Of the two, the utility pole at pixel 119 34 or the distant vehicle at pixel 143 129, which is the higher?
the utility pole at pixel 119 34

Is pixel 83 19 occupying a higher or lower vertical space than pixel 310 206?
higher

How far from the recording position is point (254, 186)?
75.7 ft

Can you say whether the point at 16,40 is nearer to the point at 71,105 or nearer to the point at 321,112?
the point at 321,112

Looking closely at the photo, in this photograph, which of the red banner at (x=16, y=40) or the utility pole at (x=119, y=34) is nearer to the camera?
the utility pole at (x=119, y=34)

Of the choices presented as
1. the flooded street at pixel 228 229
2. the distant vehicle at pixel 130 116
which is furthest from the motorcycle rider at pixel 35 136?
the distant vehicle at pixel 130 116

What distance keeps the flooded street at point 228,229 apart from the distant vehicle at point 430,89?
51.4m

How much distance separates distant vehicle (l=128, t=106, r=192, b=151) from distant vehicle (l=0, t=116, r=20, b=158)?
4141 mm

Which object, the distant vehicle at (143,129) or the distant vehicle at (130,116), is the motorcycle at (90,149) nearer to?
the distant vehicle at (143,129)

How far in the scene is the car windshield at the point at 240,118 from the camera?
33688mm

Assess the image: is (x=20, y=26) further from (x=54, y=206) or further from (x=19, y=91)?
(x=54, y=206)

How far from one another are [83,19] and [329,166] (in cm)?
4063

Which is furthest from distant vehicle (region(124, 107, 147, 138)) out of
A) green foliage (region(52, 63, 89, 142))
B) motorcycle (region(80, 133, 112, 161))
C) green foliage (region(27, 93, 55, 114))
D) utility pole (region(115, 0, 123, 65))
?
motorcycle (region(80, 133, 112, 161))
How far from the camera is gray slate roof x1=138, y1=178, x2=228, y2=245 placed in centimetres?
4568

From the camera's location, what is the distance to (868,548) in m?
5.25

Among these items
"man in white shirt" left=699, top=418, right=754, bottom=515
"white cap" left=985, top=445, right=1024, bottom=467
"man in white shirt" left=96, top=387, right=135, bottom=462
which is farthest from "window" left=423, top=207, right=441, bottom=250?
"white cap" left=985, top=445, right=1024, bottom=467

..............................

■ **YOUR OBJECTIVE**:
Update the data above by changing every "green foliage" to "leafy shrub", keeping everything else as it is.

■ **REPLY TO THE TASK**:
Of the two, the utility pole at pixel 119 34 or the distant vehicle at pixel 143 129, which is the higher?
the utility pole at pixel 119 34

Is pixel 83 19 occupying a higher or lower vertical space than pixel 310 206?
higher

How far from the recording position is point (254, 186)?
75.7 ft

Can you say whether the point at 16,40 is nearer to the point at 71,105 or nearer to the point at 321,112?
the point at 321,112

Looking closely at the photo, in this photograph, which of the red banner at (x=16, y=40) or the utility pole at (x=119, y=34) is nearer to the camera?
the utility pole at (x=119, y=34)

Of the choices presented as
1. the flooded street at pixel 228 229
2. the distant vehicle at pixel 130 116
which is furthest from the motorcycle rider at pixel 35 136?
the distant vehicle at pixel 130 116

What distance keeps the flooded street at point 228,229 apart from the distant vehicle at point 430,89?
51.4m

How much distance separates distant vehicle (l=128, t=106, r=192, b=151) from distant vehicle (l=0, t=116, r=20, b=158)?
4141 mm

Which object, the distant vehicle at (143,129) or the distant vehicle at (130,116), is the motorcycle at (90,149) nearer to?
the distant vehicle at (143,129)

How far in the scene is the car windshield at the point at 240,118 from the camera?
33688mm

Assess the image: is (x=20, y=26) further from (x=54, y=206) or further from (x=19, y=91)?
(x=54, y=206)

How far from one another are [83,19] and [329,166] (in cm)?
4063

Which is furthest from distant vehicle (region(124, 107, 147, 138)) out of
A) leafy shrub (region(52, 63, 89, 142))
B) motorcycle (region(80, 133, 112, 161))
C) leafy shrub (region(27, 93, 55, 114))
D) utility pole (region(115, 0, 123, 65))
?
motorcycle (region(80, 133, 112, 161))
How far from the camera is gray slate roof x1=138, y1=178, x2=228, y2=245 placed in centimetres?
4568

From the camera's location, what is the distance to (868,548) in m?
5.25

Among these items
"man in white shirt" left=699, top=418, right=754, bottom=515
"white cap" left=985, top=445, right=1024, bottom=467
"man in white shirt" left=96, top=387, right=135, bottom=462
which is farthest from "window" left=423, top=207, right=441, bottom=250?
"white cap" left=985, top=445, right=1024, bottom=467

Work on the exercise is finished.